Return, word for word, the rows below, starting with the line that contains "Is [194,283] nearer" and going on through the last line of the rows.

▶ Source data
────────────────

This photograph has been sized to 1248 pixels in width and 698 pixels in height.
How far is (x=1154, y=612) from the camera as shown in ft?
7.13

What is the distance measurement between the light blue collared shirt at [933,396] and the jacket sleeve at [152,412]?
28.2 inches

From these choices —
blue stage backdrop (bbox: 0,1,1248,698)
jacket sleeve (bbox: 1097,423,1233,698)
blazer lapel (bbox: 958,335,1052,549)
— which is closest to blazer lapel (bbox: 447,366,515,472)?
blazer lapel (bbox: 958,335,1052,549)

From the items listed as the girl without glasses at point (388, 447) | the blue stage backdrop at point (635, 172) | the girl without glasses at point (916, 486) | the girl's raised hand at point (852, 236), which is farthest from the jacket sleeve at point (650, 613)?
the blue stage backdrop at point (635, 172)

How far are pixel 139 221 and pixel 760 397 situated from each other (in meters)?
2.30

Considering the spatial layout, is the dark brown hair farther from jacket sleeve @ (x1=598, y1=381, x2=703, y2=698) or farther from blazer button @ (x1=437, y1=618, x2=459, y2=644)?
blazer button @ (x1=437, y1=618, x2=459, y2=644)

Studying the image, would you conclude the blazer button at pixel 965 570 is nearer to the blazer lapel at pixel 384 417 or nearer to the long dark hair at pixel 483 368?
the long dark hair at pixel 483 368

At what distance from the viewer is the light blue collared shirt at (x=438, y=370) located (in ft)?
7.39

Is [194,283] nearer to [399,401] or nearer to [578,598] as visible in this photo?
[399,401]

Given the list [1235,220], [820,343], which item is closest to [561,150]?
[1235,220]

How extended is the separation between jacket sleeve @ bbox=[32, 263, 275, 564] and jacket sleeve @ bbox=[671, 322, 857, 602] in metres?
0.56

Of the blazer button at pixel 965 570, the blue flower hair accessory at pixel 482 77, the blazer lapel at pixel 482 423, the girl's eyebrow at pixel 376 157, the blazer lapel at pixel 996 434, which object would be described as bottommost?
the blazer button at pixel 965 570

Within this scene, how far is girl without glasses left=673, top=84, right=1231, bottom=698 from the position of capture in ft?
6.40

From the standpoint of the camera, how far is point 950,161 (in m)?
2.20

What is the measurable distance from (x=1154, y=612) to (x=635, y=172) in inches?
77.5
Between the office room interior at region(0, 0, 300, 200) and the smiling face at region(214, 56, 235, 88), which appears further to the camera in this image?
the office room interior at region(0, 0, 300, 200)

────────────────

▶ Task output
Is [194,283] nearer to [399,401] or nearer to [578,598] as visible in this photo?
[399,401]

Given the list [1235,220], [820,343], which item is closest to [561,150]?
[1235,220]

How extended is the separation between jacket sleeve @ bbox=[32, 263, 275, 564] and jacket sleeve @ bbox=[671, 322, 857, 602] in metres?
0.56

Of the blazer button at pixel 965 570, the blue flower hair accessory at pixel 482 77, the blazer lapel at pixel 482 423, the girl's eyebrow at pixel 376 157, the blazer lapel at pixel 996 434, which object would be described as bottommost?
the blazer button at pixel 965 570

Within this scene, how far is girl without glasses left=673, top=84, right=1231, bottom=698 from the position of capture in ft?
6.40

From the standpoint of the camera, how far is point 950,161 (in m)?
2.20

What is the measurable distance from (x=1154, y=612) to (x=635, y=172) in inches?
77.5
Between the office room interior at region(0, 0, 300, 200) and the smiling face at region(214, 56, 235, 88), which appears further to the camera in this image?
the office room interior at region(0, 0, 300, 200)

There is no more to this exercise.